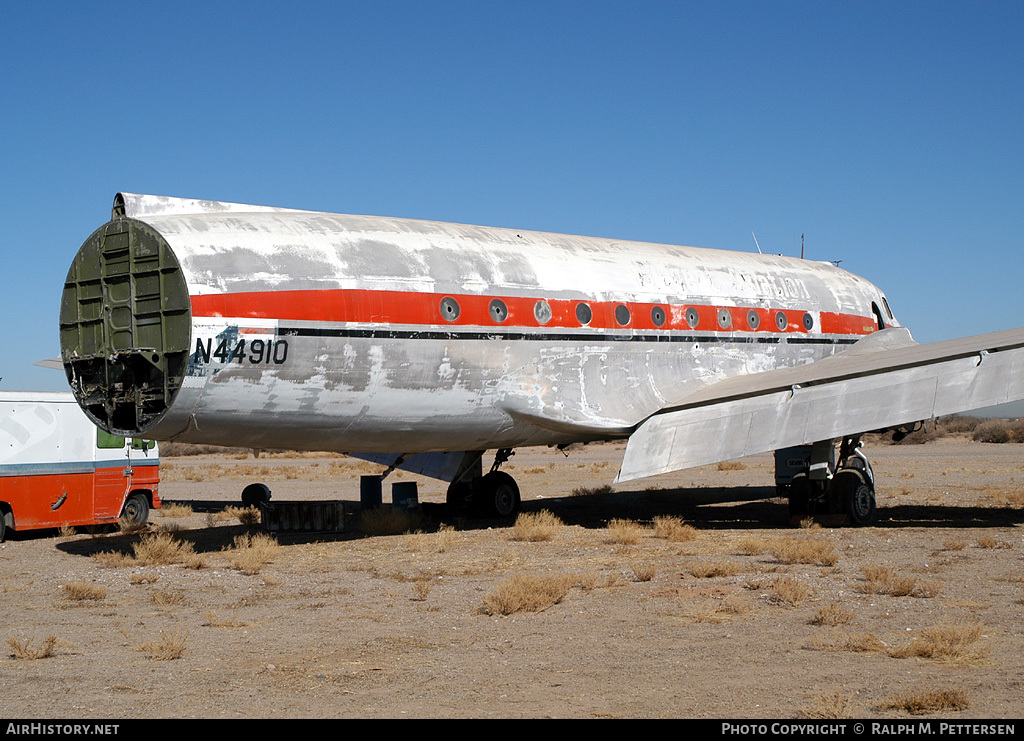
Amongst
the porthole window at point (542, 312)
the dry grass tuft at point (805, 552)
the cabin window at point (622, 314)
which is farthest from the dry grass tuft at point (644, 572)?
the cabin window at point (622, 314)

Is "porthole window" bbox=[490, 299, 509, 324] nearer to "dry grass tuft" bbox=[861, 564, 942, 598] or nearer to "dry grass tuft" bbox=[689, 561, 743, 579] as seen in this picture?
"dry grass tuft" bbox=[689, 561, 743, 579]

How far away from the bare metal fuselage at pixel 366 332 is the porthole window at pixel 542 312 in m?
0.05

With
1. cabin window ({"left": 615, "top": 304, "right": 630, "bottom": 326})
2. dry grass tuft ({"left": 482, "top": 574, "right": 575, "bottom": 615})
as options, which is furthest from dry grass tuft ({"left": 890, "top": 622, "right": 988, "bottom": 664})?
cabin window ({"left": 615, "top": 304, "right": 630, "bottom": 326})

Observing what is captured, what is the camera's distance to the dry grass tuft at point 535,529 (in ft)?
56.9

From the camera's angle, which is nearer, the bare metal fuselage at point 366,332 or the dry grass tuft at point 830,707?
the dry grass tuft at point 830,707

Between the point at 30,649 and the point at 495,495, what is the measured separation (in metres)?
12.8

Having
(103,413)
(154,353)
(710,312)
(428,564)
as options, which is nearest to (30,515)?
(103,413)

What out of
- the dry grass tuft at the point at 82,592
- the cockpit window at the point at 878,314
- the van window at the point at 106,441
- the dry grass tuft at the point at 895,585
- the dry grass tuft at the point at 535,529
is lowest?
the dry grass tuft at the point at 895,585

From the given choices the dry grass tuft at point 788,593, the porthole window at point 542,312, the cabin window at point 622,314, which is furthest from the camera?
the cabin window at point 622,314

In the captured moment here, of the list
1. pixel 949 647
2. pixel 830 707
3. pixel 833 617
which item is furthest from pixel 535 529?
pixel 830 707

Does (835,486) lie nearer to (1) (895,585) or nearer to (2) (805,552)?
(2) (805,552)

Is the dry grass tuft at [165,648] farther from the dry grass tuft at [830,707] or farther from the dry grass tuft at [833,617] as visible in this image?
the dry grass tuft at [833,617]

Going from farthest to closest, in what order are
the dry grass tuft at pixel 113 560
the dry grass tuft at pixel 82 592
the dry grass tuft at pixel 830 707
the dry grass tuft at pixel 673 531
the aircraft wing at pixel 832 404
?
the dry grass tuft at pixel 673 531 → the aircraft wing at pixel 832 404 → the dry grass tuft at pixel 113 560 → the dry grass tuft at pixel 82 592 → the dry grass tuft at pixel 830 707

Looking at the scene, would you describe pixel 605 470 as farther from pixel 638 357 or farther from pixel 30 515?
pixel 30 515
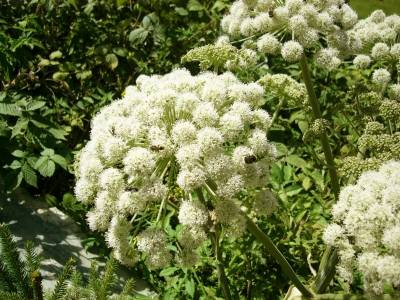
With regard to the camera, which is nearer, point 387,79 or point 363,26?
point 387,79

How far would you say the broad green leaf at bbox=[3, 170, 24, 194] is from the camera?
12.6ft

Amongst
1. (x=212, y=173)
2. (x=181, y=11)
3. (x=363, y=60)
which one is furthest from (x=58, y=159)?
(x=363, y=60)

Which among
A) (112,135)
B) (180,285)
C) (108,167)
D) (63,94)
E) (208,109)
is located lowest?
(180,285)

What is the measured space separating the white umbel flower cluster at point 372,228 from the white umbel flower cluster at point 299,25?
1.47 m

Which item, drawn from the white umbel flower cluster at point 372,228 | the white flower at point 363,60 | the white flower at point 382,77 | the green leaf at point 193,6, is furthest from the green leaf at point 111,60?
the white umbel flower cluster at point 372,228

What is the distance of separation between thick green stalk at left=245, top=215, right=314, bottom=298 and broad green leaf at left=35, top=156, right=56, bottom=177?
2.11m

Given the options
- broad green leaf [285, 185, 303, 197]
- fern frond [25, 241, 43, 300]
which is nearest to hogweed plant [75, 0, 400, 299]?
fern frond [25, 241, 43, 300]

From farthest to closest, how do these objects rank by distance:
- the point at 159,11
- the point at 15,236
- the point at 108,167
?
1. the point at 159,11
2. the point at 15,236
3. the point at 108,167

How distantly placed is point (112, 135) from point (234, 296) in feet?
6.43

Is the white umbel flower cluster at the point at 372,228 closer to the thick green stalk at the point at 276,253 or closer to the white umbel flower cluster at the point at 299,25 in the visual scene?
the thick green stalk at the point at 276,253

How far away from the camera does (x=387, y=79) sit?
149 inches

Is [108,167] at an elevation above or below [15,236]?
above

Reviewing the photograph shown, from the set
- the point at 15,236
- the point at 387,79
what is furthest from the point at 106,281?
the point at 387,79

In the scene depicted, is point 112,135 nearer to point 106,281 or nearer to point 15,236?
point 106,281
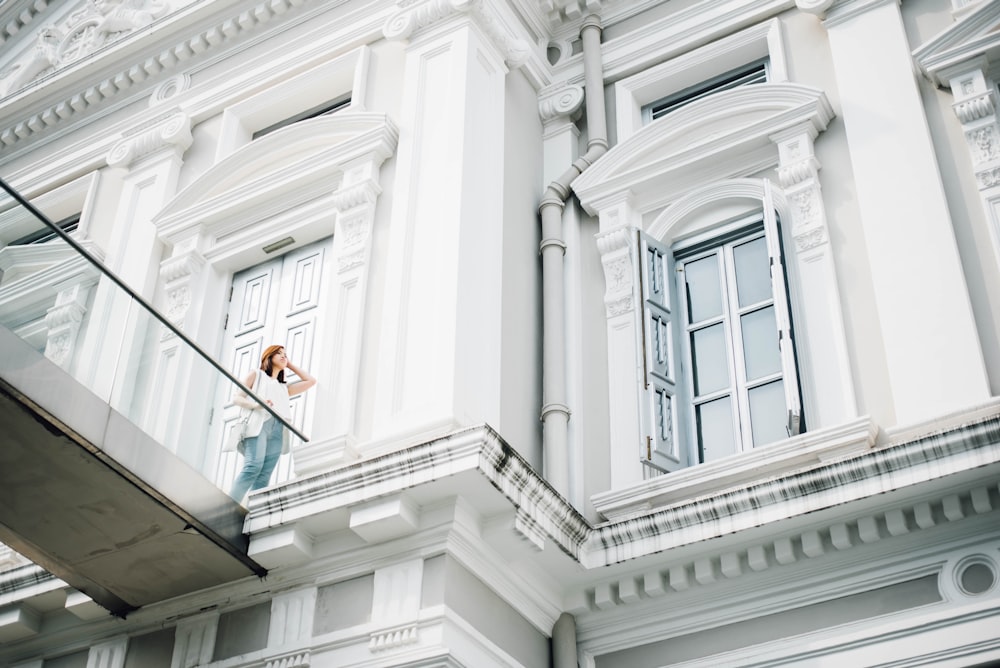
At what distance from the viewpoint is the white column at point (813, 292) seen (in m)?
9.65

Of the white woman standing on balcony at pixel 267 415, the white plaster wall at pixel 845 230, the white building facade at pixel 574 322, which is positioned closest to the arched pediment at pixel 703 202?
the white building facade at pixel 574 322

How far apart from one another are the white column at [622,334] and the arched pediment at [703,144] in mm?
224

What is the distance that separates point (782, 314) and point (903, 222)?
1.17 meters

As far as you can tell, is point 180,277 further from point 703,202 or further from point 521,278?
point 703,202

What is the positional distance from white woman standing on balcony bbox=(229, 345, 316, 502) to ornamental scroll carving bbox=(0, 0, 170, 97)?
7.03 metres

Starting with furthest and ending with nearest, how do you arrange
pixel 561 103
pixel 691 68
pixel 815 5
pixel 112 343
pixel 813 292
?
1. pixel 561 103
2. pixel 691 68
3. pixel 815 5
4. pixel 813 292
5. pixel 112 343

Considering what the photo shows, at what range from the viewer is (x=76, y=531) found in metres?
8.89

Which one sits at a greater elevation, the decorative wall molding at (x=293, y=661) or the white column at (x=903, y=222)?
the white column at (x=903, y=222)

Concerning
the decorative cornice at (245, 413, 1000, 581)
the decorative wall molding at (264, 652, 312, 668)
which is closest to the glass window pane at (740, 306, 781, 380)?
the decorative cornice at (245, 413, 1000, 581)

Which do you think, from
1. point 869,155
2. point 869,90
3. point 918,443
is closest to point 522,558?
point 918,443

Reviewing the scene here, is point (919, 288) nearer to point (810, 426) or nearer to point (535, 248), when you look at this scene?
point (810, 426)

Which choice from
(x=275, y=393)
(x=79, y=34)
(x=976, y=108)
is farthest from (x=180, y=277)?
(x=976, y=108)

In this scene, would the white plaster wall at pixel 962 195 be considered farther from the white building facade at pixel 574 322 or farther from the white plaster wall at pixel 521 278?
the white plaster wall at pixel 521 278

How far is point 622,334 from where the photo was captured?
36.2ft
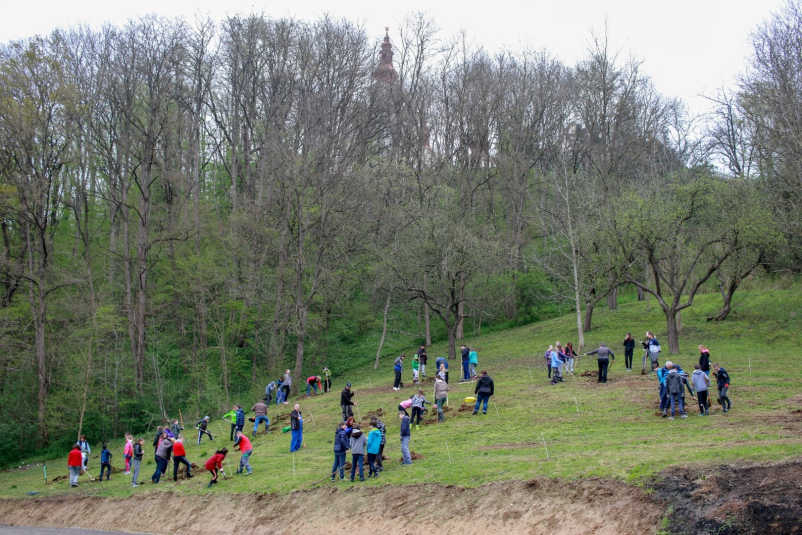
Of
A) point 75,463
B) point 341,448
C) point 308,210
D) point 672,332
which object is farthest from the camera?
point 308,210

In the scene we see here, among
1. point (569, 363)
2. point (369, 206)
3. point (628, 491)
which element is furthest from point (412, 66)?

============

**GOAL:**
Reproduce the rows verbatim, starting from the line containing "At what distance" and ending with the line containing "1.17 meters", both included.

**EXERCISE SOLUTION:**
At what distance from the viewpoint is the white column at point (813, 292) seen (in m)?
9.65

Of the white woman standing on balcony at pixel 267 415, the white plaster wall at pixel 845 230, the white building facade at pixel 574 322, which is positioned closest to the arched pediment at pixel 703 202?
the white building facade at pixel 574 322

How far apart from one another are the white column at [622,334] and the arched pediment at [703,144] in mm?
224

What is the distance that separates point (782, 314) and point (903, 222)?
1.17 meters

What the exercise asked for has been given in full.